A Celebration of Black & White Photography


Black and white photography is undoubtedly timeless. From portraiture to wildlife photography to documentary work, removing color presents photographers with a compositional challenge that requires a sharp focus on the subject.

This week we launched our latest guide, The 2019 Photographer’s Guide to Instagram Hashtags. To celebrate one of the many genres included in the guide, we caught up with PhotoShelter members Shannon Wild, David Aliaga, and Greg Funnell about their love for black and white, and who inspires them in the field.

Cover image by Shannon Wild

Shannon Wild

An Australian wildlife photographer and cinematographer based in Africa, Shannon Wild says that she’s really just a wildlife lover and conservationist at heart. Her Instagram has quite the following – over 213k followers – and over the last 15 years she’s worked with the likes of NatGeo Wild, WildAid, and the United Nations. Recently she was featured on Nikon’s On the Road and A Note From Planet Earth.

What made you shoot and/or edit these photos in B&W?

I always shoot RAW so my images start out in color, after which I decide whether to convert them to B&W if I feel they’ll be a stronger image that way.  This is especially true of images with lots of texture, that can really pop in B&W.

What do you love about B&W photography?

I love how dramatic it can be.  When I choose to convert to B&W I’m not going for a subtle gray conversion, I want strong contrast and texture.  I want a result that will wow the viewer.

Want to shoutout a photographer or two whose work in black and white inspires you?

I particularly like Laurent Baheux’s work.

Image by Shannon Wild

David Aliaga

Originally from Valencia, Spain, David Aliaga primarily covers major international sporting events like the 2018 FIFA World Cup in Russia and the 2014 Incheon Asian Games. He’s worked as a creative director, TV sports reporter, video editor, photographer, and writer for many websites and printed press, also adding CEO to his CV recently as well.

Image by David Aliaga

What made you shoot and/or edit these photos in B&W?

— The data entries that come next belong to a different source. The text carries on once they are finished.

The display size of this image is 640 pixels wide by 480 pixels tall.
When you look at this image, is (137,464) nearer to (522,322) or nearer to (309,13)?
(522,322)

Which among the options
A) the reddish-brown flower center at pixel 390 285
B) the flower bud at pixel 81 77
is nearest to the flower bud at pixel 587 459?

I wanted to remove all the coloured information inside to focus the attention on the player, Paul Pogba of Manchester United, and the background flood lights lighting him.

What do you love about B&W photography?

I love the choices and freedom it gives you to focus on what you want to tell with the picture itself.

Want to shoutout a photographer or two whose work in black and white inspires you?

I mainly follow sports photographers on a daily basis – Al Bello, Bob Martin to name a couple of them – and I love when they use the B&W edit, because I know they are making the most about the message inside the picture by using this technique.

Image by David Aliaga

Greg Funnell

Working globally for a roster of international publications and clients like Vanity Fair, Men’s Health, and Save the Children, London-based editorial and advertising photographer Greg Funnell has seemingly done it all. He’s spent the last 10 years shooting everything from commissioned celebrity portraits, travel assignments, in-depth documentary features, and development work in the field for NGOs.

Image by Greg Funnell

On his love of black and white photography:

I love shooting in black and white and find I am often seeing pictures in monochrome before I take them. For me it distills the elements of an image down to purely composition and subject. Colour has such a big effect on the mood and feeling of an image, and sometimes that is great if used well, however often I feel it can detract from things. Equally, I feel it can sometimes save a mediocre picture – with black and white things are paired back to the bare bones. To be honest I see colour photography and black and white photography as two very different mediums, like comparing an oil painting to charcoal rendering. I grew up absorbing the work of the great photojournalism masters of the last half of the twentieth century.

My first foray into photography involved the dark room and black and white printing – it’s baked into the very origins of my journey into this vocation.

Don’t get me wrong – I love colour photography for all its challenges and additional nuances, but the purist in me will always hold a special place for black and white photography.